* Verilen metin *
* * * * *

Gadamer ve Hermeneutik
Nazile Kalaycı
1-
Genel Giriş: Hermeneutiğin Tarihçesi
“Hermeneutik” bildirme, haber verme, çeviri yapma,
açıklama ve açımlama (hermeneuein) sanatıdır (tekhne).
Adını Yunan mitolojisindeki tanrı
Hermes’ten alır. Hermes, tanrısal buyrukları ölümlülerin diline çeviren
tanrıdır. Hermes’in bu işi, hermeneutik etkinliğin doğasını belirler
niteliktedir: “Hermeneutik etkinlik, bir
başka dünyaya ait anlam bağlamını, o an içinde yaşanılan dünyaya aktarma
etkinliğidir” (Gadamer 1995: 11). Hermeneutik ilk kez Sofistler tarafından
ünlü ozanların deyişlerini yorumlama yöntemi olarak kullanılmıştır. Sofistlerin
kullandığı bu yöntem, henüz belirgin bir anlam ya da anlama teorisi olmaktan
uzak olsa da, uzaktaki bir şeyin yakına getirilerek yabancılığın aşılması,
yani, ‘bir zamanlar’ ile ‘şimdi’ arasında bir köprü kurulması
probleminin doğuşuna işaret ettiği için bir hermeneutik formudur (Gadamer
2002d: 1). Platon
ise Devlet’te hermeneutiği bir sanat türü olarak ele almıştır. Ona göre bu
sanat düşüncelerin ifade edilmesiyle değil, bir kral buyruğunun ya da tanrısal
iradenin açımlanmasıyla ilgilenir. Daha sonraları Aristoteles, önermeleri
nicelikleri, nitelikleri ve tarzları bakımından inceleyerek bir şeyi dile
getirmenin olanaklı bütün çeşitlerini ele aldığı Yorum Üzerine’yi (Peri Hermeneias)
yazmış, ancak bu eser hermeneutik tarihine yalnızca adı dolayısıyla girmiştir.
Hermeneutiğin felsefi yöntem olarak ele
alınması, 19. yy.’ ın sonlarına doğru gerçekleşmiştir. O zamana varasıya
“teolojik”, “filolojik” ve “hukuksal” bir yöntem olarak kullanılan hermeneutik,
Kutsal Kitapları, klasik metinleri ve Roma Hukukunu anlamaya yönelmiştir.(1)

* * * * *

* Mevcut veriler *
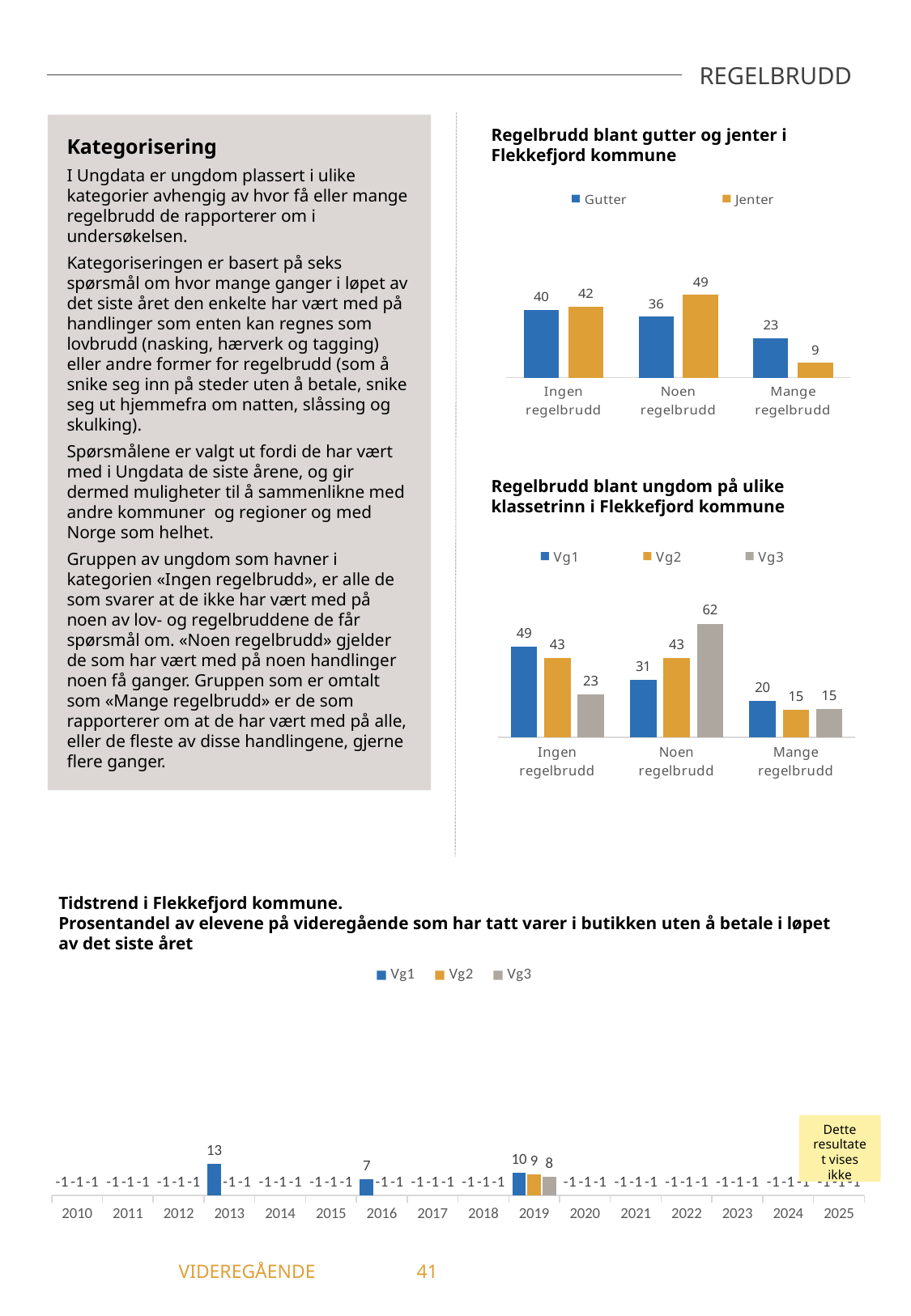
In the chart 'Regelbrudd blant gutter og jenter i Flekkefjord kommune', what is the value for Gutter in the 'Mange regelbrudd' category? 23 In the chart 'Regelbrudd blant ungdom på ulike klassetrinn i Flekkefjord kommune', what is the difference between Vg3 and Vg1 in the 'Noen regelbrudd' category? 31 How many categories are shown on the x axis of the chart 'Regelbrudd blant ungdom på ulike klassetrinn i Flekkefjord kommune'? 3 In the chart 'Tidstrend i Flekkefjord kommune', what is the value for Vg1 in 2013? 13 What kind of chart is 'Regelbrudd blant ungdom på ulike klassetrinn i Flekkefjord kommune'? Bar chart In the chart 'Regelbrudd blant gutter og jenter i Flekkefjord kommune', what is the difference between Gutter and Jenter in the 'Mange regelbrudd' category? 14 In the chart 'Regelbrudd blant ungdom på ulike klassetrinn i Flekkefjord kommune', what is the value for Vg3 in the 'Noen regelbrudd' category? 62 How many series does the legend list in the chart 'Regelbrudd blant gutter og jenter i Flekkefjord kommune'? 2 In the chart 'Regelbrudd blant gutter og jenter i Flekkefjord kommune', which series has the higher value for 'Ingen regelbrudd', Gutter or Jenter? Jenter In the chart 'Tidstrend i Flekkefjord kommune', what is the value for Vg2 in 2019? 9 In the chart 'Regelbrudd blant gutter og jenter i Flekkefjord kommune', what is the value for Jenter in the 'Noen regelbrudd' category? 49 In the chart 'Regelbrudd blant ungdom på ulike klassetrinn i Flekkefjord kommune', which series has the highest value for 'Ingen regelbrudd'? Vg1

* * * * *

* Çalışma soruları *
1: Hermeneutiğin tarihçesine ilişkin metne göre hermeneutik, adını Yunan mitolojisindeki hangi tanrıdan alır?
2: Hermeneutiğin tarihçesine ilişkin metni, son cümlesinin ardından sürdürün.

* Cevap bölümü *
1: Tanrısal buyrukları ölümlülerin diline çeviren tanrı Hermes'ten.

2:
Teolojik hermeneutik kutsal yazıların doğru açımlanması
sanatıdır. Bu sanat Ortaçağ’ın Patristik Dönemi’nde, Augustinus’un De doktrina Christiana adlı
eseriyle birlikte Kutsal Kitapları incelemenin yöntemi olarak kullanılmaya
başlanmıştır. Augustinus’un başlıca işi, Eski Ahit’le Yeni Ahit arasındaki
uyuşmazlığı gidermeye çalışmaktır. Augustinus bunu yaparken Yeni Platoncu düşünceden
etkilenmiş, inancı akılla temellendirmeye çalışarak düşüncenin kutsal
metinlerdeki sözel ve sıradan anlamdan tinsel anlama yükseltilmesi gerektiğini
dile getirmiştir. Amaç sözel ve sıradan anlamın ardında veya üstünde bulunduğu
varsayılan ‘art-anlamı’ ortaya çıkarmaktır. Ancak, teolojik hermeneutik
Reformasyon’da kutsal yazıların kendilerine dönme hareketi olarak yeni bir ivme
kazanmıştır. Reformcular, temelleri Augustinus tarafından atılmış olan kilise
öğretisi geleneğiyle polemiğe girmişler, her türlü art-anlamın yerine
‘esas-anlamı’ ortaya çıkarmaya çalışmışlardır (Gadamer 1995: 13).
Filolojik bir yöntem olarak hermeneutik, klasik metinleri genel
dilbilim kuralları içinde inceleme ve hermeneutiği dilbilim çerçevesinde
temellendirme çabası olmuştur.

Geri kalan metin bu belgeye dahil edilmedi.